#### Records to use ####
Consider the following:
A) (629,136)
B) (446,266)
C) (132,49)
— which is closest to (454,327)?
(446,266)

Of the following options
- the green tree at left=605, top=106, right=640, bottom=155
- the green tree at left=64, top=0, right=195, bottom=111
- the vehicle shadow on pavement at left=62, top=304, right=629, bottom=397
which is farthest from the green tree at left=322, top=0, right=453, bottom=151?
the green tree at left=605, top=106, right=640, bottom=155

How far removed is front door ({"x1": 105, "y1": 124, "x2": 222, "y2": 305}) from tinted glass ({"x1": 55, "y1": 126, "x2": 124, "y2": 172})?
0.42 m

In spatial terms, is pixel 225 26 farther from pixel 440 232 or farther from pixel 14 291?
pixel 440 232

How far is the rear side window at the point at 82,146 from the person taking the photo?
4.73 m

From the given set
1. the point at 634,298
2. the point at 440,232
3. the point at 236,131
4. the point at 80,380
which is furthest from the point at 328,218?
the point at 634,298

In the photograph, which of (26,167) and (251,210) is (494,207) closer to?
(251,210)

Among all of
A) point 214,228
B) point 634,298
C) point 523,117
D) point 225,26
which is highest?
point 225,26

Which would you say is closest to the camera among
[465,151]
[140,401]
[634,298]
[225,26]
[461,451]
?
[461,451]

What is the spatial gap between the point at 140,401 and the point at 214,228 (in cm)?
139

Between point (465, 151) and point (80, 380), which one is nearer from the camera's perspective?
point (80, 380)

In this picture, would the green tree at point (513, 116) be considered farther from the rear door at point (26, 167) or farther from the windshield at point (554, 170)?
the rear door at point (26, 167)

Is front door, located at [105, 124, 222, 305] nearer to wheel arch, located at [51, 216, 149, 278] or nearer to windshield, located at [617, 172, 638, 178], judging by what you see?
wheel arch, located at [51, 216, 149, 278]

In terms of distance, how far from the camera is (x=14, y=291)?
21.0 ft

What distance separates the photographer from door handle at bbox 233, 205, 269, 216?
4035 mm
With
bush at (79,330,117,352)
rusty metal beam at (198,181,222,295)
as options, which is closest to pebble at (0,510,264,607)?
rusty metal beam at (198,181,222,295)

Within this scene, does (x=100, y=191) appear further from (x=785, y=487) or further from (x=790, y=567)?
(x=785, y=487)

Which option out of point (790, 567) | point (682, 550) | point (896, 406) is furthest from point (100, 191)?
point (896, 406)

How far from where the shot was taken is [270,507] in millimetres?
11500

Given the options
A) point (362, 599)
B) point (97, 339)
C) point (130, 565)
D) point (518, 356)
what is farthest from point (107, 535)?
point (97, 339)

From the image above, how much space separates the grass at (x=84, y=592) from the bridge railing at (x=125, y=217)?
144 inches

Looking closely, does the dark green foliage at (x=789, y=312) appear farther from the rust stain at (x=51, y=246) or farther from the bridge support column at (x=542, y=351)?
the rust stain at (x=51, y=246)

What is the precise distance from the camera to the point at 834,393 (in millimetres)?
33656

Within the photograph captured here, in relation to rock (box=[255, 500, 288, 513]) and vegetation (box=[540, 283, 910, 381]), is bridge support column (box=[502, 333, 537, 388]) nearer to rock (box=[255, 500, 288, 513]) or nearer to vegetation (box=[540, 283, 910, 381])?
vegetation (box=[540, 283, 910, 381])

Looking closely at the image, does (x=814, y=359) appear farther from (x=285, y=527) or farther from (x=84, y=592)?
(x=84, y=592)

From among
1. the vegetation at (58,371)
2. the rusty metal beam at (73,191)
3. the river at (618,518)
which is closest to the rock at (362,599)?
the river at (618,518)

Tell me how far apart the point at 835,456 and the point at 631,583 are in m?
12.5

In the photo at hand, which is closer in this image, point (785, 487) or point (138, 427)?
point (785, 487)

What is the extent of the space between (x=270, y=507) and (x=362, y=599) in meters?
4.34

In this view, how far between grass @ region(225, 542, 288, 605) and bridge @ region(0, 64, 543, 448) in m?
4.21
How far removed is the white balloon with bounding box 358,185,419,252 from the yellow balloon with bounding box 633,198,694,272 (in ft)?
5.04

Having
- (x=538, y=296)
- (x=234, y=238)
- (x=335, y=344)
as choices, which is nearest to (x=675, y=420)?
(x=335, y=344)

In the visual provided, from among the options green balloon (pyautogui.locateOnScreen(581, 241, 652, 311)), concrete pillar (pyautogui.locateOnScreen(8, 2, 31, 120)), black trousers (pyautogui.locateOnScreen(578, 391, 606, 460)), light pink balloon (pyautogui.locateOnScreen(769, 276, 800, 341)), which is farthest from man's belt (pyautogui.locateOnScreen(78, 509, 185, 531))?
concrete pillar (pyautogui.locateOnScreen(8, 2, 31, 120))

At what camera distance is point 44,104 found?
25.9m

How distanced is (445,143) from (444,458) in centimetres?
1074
####
Your task: Retype the lines above without any change, from the line containing "How distanced is" up to and including the final line.

Solution to this problem:
How distanced is (445,143) from (444,458) in centimetres?
1074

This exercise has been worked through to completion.